Hello,
I have a Illumnia generated fasta file that was created using rpoB sequence data. I am looking to BLAST these sequences in order to find the best 3 hits of what organism I am looking at. I know you can do something similar to this in QIIME, using BLASTALL, but with a 16S reference database.
Does anyone know of a rpoB database or a way that I could accurately identify the sequences in my FASTA file?
Any help or advice would be greatly appreciated.
Best Regards, Paul
Hi Paul, You should add this information to your question above or comment on my answer, as this is not an answer and it will help others with similar questions if they can follow your thread.
Sounds like you have good results clustering your OTUs. Excellent, half of the analysis is finished.
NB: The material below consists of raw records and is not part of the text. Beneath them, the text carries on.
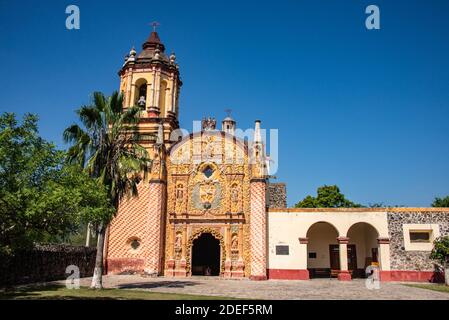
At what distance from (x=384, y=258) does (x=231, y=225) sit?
32.9 ft

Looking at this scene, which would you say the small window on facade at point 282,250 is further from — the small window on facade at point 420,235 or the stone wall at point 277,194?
the stone wall at point 277,194

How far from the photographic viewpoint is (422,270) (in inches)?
951

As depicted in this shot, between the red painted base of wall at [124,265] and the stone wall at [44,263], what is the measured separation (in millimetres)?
1802

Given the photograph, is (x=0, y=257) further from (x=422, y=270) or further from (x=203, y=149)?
(x=422, y=270)

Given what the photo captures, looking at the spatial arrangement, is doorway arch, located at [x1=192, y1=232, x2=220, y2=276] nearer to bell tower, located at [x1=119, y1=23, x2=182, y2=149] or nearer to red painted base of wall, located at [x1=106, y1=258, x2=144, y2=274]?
red painted base of wall, located at [x1=106, y1=258, x2=144, y2=274]

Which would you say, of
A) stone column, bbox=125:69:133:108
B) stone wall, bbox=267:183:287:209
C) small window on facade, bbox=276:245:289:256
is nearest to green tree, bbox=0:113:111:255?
small window on facade, bbox=276:245:289:256

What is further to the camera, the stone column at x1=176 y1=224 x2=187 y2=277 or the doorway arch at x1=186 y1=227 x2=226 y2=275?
the doorway arch at x1=186 y1=227 x2=226 y2=275

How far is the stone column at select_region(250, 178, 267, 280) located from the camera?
24.9 metres

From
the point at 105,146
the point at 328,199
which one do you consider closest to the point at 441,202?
the point at 328,199

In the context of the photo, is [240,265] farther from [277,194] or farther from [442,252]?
[277,194]

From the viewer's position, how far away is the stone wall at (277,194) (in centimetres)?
3828

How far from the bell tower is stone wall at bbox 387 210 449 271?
54.7 ft

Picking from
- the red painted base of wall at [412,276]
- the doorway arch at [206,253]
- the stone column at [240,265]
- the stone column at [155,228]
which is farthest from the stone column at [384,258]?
the stone column at [155,228]
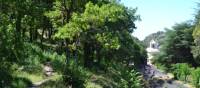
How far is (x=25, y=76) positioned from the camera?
26.6 meters

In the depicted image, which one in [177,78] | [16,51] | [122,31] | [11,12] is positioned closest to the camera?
[16,51]

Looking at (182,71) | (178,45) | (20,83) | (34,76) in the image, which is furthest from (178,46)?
(20,83)

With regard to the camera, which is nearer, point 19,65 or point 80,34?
point 19,65

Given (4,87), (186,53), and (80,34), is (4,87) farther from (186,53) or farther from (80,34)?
(186,53)

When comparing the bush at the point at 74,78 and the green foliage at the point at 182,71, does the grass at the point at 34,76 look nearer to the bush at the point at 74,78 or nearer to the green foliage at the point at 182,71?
the bush at the point at 74,78

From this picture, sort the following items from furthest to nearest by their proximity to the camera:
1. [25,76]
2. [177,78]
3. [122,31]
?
[177,78] → [122,31] → [25,76]

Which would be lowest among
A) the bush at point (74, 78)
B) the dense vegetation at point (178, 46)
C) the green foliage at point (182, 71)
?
the green foliage at point (182, 71)

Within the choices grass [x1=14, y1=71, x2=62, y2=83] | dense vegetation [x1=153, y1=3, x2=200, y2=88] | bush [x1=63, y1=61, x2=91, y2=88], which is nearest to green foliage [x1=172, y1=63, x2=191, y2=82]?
dense vegetation [x1=153, y1=3, x2=200, y2=88]

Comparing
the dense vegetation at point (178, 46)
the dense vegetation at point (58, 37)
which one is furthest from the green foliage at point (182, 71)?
the dense vegetation at point (58, 37)

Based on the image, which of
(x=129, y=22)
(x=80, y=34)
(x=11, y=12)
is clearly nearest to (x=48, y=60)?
(x=80, y=34)

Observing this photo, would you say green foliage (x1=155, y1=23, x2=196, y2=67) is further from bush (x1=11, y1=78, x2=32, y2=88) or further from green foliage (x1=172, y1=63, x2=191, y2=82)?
bush (x1=11, y1=78, x2=32, y2=88)

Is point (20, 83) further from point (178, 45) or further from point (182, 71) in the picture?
point (178, 45)

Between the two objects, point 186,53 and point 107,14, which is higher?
point 107,14

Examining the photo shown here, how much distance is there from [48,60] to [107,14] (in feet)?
19.9
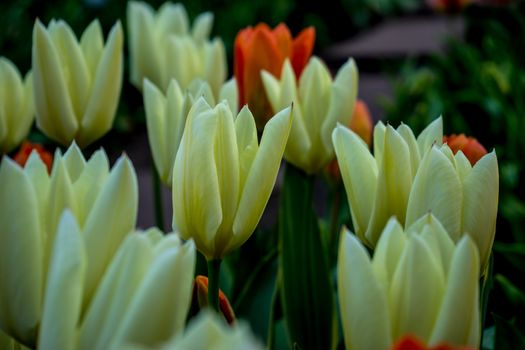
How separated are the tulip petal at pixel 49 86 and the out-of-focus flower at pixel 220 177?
0.36m

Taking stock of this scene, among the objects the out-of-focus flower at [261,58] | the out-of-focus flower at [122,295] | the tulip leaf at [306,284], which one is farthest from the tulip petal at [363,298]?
the out-of-focus flower at [261,58]

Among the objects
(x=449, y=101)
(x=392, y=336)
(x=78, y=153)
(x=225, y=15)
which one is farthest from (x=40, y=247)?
(x=225, y=15)

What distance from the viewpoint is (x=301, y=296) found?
1.07 metres

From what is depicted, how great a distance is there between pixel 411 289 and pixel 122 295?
0.61 feet

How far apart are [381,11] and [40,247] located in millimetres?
7907

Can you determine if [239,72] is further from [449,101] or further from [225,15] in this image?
[225,15]

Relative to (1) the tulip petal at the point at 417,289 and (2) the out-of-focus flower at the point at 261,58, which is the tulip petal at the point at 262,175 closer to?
(1) the tulip petal at the point at 417,289

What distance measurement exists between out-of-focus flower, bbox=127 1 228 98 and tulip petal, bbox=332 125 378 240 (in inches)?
19.3

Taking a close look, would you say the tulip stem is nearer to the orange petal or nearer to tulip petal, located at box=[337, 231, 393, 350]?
tulip petal, located at box=[337, 231, 393, 350]

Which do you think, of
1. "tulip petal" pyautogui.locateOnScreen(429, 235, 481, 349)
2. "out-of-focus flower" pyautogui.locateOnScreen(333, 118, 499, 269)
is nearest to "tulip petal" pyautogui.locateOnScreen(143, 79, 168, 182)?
"out-of-focus flower" pyautogui.locateOnScreen(333, 118, 499, 269)

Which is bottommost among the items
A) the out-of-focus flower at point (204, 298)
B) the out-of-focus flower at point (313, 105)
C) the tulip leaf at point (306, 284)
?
the tulip leaf at point (306, 284)

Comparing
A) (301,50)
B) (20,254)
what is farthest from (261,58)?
(20,254)

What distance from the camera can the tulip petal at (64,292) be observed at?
1.73ft

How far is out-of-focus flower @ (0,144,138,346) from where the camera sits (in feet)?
1.92
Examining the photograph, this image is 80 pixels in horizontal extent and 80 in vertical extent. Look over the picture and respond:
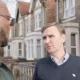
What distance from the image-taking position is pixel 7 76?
93 centimetres

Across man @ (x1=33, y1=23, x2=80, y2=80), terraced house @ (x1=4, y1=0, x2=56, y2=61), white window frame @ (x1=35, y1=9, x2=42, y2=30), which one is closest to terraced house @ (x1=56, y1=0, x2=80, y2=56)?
terraced house @ (x1=4, y1=0, x2=56, y2=61)

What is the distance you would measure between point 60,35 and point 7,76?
4.56 feet

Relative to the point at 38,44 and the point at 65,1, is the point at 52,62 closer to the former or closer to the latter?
the point at 65,1

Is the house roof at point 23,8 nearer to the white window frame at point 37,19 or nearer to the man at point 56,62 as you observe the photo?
the white window frame at point 37,19

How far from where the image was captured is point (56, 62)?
88.5 inches

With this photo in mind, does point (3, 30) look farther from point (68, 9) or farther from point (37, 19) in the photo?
point (37, 19)

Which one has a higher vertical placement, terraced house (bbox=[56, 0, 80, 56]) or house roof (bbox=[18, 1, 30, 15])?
house roof (bbox=[18, 1, 30, 15])

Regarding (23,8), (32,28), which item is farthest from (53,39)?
(23,8)

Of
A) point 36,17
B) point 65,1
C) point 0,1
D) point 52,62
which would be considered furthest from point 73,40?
point 0,1

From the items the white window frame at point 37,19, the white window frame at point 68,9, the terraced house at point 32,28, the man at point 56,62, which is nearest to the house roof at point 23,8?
the terraced house at point 32,28

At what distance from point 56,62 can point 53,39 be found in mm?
208

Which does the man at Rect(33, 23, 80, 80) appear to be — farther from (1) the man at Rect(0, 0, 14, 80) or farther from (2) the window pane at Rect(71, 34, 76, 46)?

As far as identifying your OTUs... You need a sequence database with a corresponding taxonomy database for QIIME. If you're not able to access any previously published rpoB sequences, you can do as Michael mentioned above and create a sequence database from NCBI, EMBL, etc. This is easy to do. In addition to your curated rpoB sequences you'll need to parse the sequence taxonomy (the names of the corresponding organisms) from NCBI to a separate taxonomy file for QIIME. If you're unsure of the text format, look at the existing databases in QIIME and make sure your text files are in the same format. Then at the command line substitute your database for rpoB instead of the QIIME database you would normally use (GreenGenes, RPD database, etc.). You will then get a taxonomy identification which you can map on a phylogenetic tree (TopiaryExplorer) or use sequence divergence to look at alpha and beta diversity in your samples (UniFrac).
Let me know if you have any other questions.